Task description: Pictures in the records should not be copied, but every other part must be repeated exactly.
Begin
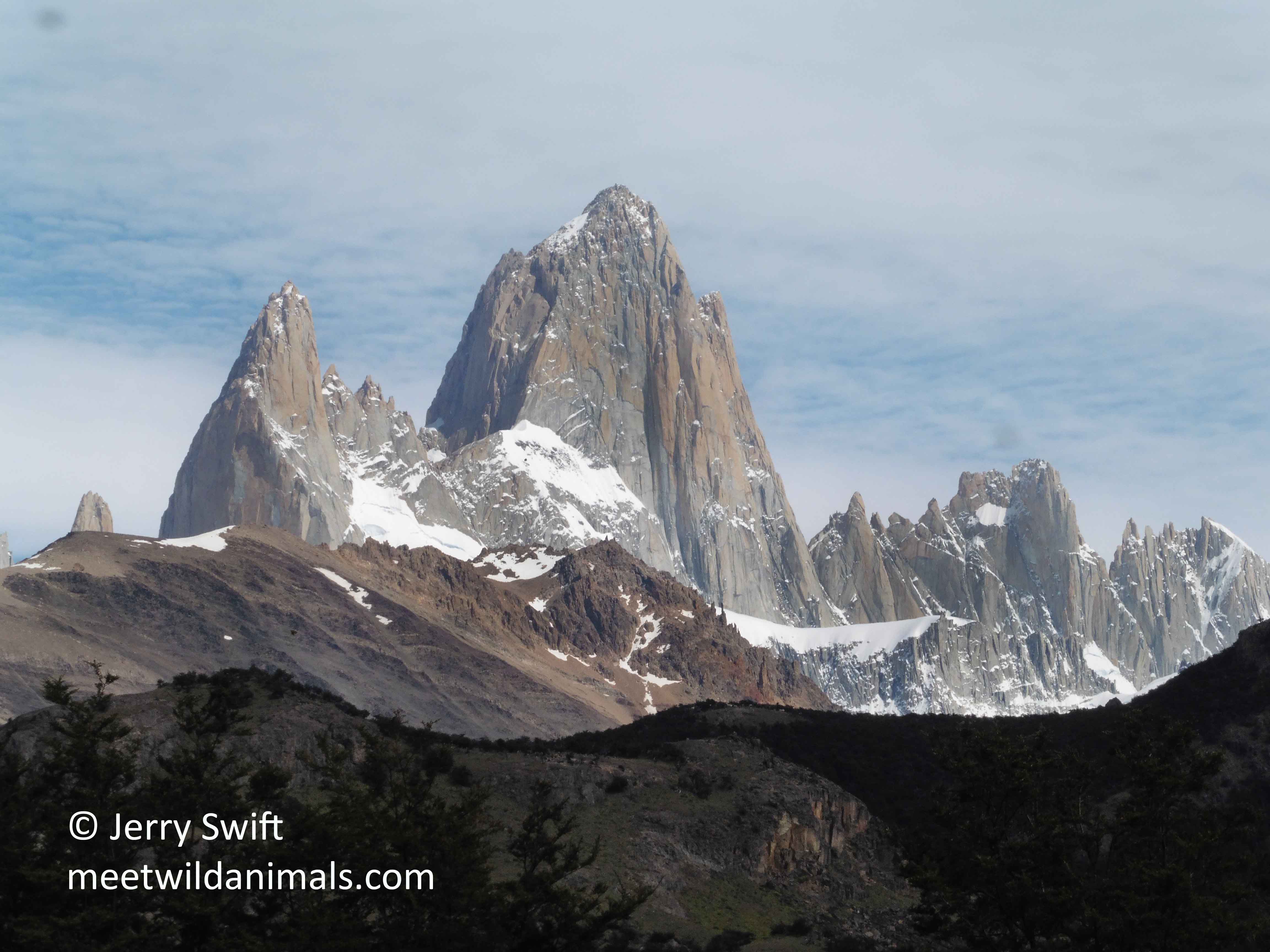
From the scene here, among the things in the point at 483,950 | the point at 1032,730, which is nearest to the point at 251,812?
the point at 483,950

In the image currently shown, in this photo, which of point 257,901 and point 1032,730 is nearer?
point 257,901

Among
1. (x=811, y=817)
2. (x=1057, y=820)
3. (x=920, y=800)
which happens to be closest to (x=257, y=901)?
(x=1057, y=820)

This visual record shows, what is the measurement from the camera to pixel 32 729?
66.2m

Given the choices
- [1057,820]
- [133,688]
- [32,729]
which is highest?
[133,688]

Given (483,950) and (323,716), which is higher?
(323,716)

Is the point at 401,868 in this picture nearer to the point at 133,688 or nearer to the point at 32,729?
the point at 32,729

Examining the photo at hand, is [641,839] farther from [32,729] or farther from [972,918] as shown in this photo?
[32,729]

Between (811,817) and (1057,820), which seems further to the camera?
(811,817)

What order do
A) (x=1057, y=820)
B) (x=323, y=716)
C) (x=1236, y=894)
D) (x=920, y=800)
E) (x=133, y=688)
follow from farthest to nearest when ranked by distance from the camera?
(x=133, y=688) → (x=920, y=800) → (x=323, y=716) → (x=1057, y=820) → (x=1236, y=894)

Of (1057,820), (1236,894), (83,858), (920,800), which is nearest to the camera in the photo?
End
Expected output:
From the scene here, among the things in the point at 483,950 | the point at 1032,730, which is nearest to the point at 251,812?
the point at 483,950

In the image currently shown, in this photo, which of point 257,901 and point 1032,730 is nearer?
point 257,901

Among
1. (x=811, y=817)
2. (x=1057, y=820)
3. (x=920, y=800)
which happens to be closest to (x=257, y=901)?
(x=1057, y=820)

This visual record shows, what is the measurement from the camera to pixel 32 729?
66.2m

Given the choices
- [1057,820]
- [133,688]
- [32,729]
which is highest?
[133,688]

Given (483,950) and (323,716), which is higher?
(323,716)

Is the point at 401,868 in this picture nearer to the point at 133,688 or nearer to the point at 32,729?
the point at 32,729

Examining the photo at hand, is [641,839] farther from [32,729] or farther from [972,918] as shown in this photo?
[32,729]

Between (811,817) and (1057,820), which seems further to the camera?
(811,817)

What order do
A) (x=1057, y=820)
B) (x=323, y=716)
C) (x=1236, y=894)
D) (x=920, y=800)
E) (x=133, y=688)
follow from farthest to nearest when ranked by distance from the camera?
(x=133, y=688) → (x=920, y=800) → (x=323, y=716) → (x=1057, y=820) → (x=1236, y=894)

Of (1057,820), (1236,894), (83,858), (920,800), which is nearest to the camera in the photo?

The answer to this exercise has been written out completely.